Posted by: Amy Jane (Untangling Tales) | August 8, 2009

Cheap Yogurt

I don’t know what percentage of the population sees milk at half-off and buys a lot like I do.

What I have personally seen as I load up my cart is somebody stop, pull out a stickered milk then look at the (next day) sell-by date and put it back.  “It’s good for at least a week after that date,” I’ll insist, not wanting to see someone miss out.

“Oh I never go through a gallon that fast,” is what I always hear.

Now you don’t have to.  You could make yogurt out of it, and then take your sweet time getting through it.

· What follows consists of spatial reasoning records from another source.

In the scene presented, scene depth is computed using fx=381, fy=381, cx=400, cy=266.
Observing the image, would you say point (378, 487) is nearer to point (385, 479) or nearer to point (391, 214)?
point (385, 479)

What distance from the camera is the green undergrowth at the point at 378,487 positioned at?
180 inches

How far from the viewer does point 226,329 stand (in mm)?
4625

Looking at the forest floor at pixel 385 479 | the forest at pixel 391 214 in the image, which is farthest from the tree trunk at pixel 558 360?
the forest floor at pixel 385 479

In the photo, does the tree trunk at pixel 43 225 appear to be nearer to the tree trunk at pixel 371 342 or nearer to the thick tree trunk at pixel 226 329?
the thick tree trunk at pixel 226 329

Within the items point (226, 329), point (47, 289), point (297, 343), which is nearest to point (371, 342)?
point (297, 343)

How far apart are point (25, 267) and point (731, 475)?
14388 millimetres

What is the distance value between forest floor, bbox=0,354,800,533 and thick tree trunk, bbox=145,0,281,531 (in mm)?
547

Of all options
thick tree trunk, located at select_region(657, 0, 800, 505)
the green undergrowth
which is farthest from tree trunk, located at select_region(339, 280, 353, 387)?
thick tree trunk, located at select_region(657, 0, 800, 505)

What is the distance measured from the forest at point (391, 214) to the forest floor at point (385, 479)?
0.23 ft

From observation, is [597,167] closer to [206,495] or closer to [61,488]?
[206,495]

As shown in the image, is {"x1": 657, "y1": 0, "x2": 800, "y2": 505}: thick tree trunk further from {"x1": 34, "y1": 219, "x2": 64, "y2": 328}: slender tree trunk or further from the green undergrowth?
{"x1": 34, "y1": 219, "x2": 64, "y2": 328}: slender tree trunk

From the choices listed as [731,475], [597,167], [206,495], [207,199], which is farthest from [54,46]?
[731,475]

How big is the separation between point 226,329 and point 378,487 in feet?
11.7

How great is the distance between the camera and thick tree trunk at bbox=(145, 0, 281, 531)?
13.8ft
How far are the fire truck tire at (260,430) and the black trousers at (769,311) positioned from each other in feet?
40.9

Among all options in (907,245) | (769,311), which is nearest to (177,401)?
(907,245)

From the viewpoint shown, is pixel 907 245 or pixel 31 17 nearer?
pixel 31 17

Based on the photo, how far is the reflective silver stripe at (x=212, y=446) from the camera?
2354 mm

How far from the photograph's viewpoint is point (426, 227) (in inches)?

  1. Pour your milk into a saucepan and cook it a while. (I set mine to simmer while I cleaned my kitchen Friday morning).
  2. Run it through a mesh-type strainer (because you’ve probably cooked a layer of milk-sugars to the bottom of the pan) and set a thermometer in it to watch the temperature going down. (I will fill the sink around the bowl with cold water to make this step go faster.)
  3. When the thermometer reads 110-degrees mix in some “active culture” plain yogurt and pour into final containers (I did 8-oz. sizes this time for some of mine– convenient grab-and-goes, in theory).
  4. Put into a cooler (I fill the extra space with a towel) to keep the mixture at its happy temp while the yogurt culture eats its way through the new batch.

In 4-5 hours you can check it and see if the flavor is where you like it.  I like my yogurt very mild, so 4 hours is about as far as I let mine go (when I’m on top of things).  It’s very runny at first (after all, it’s little more than thick milk) but after a week in the fridge it has a more “normal” yogurt look.

When made with fat-free milk, this yogurt is 2-Points/8oz.

I made my current batch off a $1.50 gallon of milk, and I get to know what goes in it.

For example, real strawberries with no “artificial flavors.” And you control how much sugar goes in.